Range of Yellow Fever outbreak of 2016 // Source: commons.wikimedia.org

The largest Yellow Fever epidemic for decades is now sweeping the Democratic Republic of Congo and Angola and could soon spread to the Americas, Asia, and Europe, Save the Children is warning.

The charity’s rapid reaction Emergency Health Unit (EHU) has deployed to support the Ministry of Health with a mass vaccination campaign in the Congolese capital of Kinshasa.

The campaign, which begins today [Wednesday], is part of a last line of defense to stop the deadly virus spreading through the overcrowded city of more than ten million.

Save the Children says that the outbreak is the largest to hit the region for thirty years and has all but emptied global emergency stocks of vaccine. There are only seven million emergency vaccines available for this campaign — too few to even fully cover Kinshasa, let alone the whole of the DRC.

The virus is a hemorrhagic fever and has so far claimed nearly 500 lives, with thousands of suspected cases. Alarmingly, the World Health Organization warns those figures could be as many as ten to fifty times higher.

Yellow Fever is spread by mosquitos, making rapid transmission in a hot, humid city like Kinshasa very likely, particularly when the rainy season starts next month and mosquito numbers spike.
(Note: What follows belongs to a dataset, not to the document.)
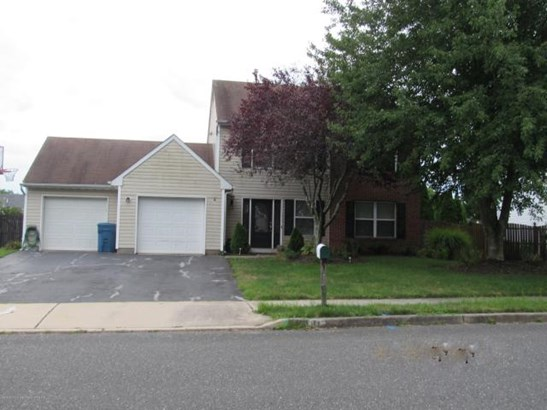 11 Grand Teton Avenue , Howell, NJ - USA (photo 1)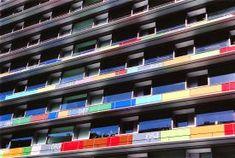 Hervé Audouin, Madrid, Photographie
Heather Kerr, Save the Children’s Country Director for the DRC, said:

“There is no known cure for Yellow Fever and it could go global. The mass vaccination campaign in Kinshasa needs to take place now so that we can try and stop Yellow Fever spreading by land and air to more cities in Africa and across the world.”

Save the Children’s 11-member rapid deployment EHU is staffed by experts from countries including Italy, China, Korea, and the United States.

They will support a vaccination campaign run by the DRC’s Ministry of Health, targeting nearly half a million people in Binza Ozone Health Zone in the capital of Kinshasa for about ten days from Wednesday, 17 August.

Experts will also be helping in providing technical support to Ministry of Health staff, securing the country’s ‘cold chain’: shuttling scarce supplies of vaccine to the vaccination sites while keeping them cold using a network of freezers and cool boxes. The EHU experts will also treat the medical waste of the Campaign.

Save the Children notes that the same team successfully supported the Ministry of Health in vaccinating 221,365 people in the town of Boma in western DRC in May.

Following advice from the WHO, Save the Children will be providing support for the vaccination campaign that uses just one fifth of a regular dose — to reach as many children and families as possible with the limited supplies that remain.

A full dose of vaccine provides lifetime immunity; the smaller, so-called “fractionalized” dose provides stop-gap immunity for about a year.

“We’ve got to urgently reach as many children and families as we can with the supplies that are left, and this is the only way we are able to do that right now. We can only hope this will be enough to stop the epidemic spreading any further,” Heather Kerr added.

In this outbreak, about 20 percent of people who have caught Yellow Fever have died. The final stages can cause bleeding from the eyes, ears and nose, organ failure and a condition known as jaundice, a yellowing of skin and eyes which originally gave the disease its name.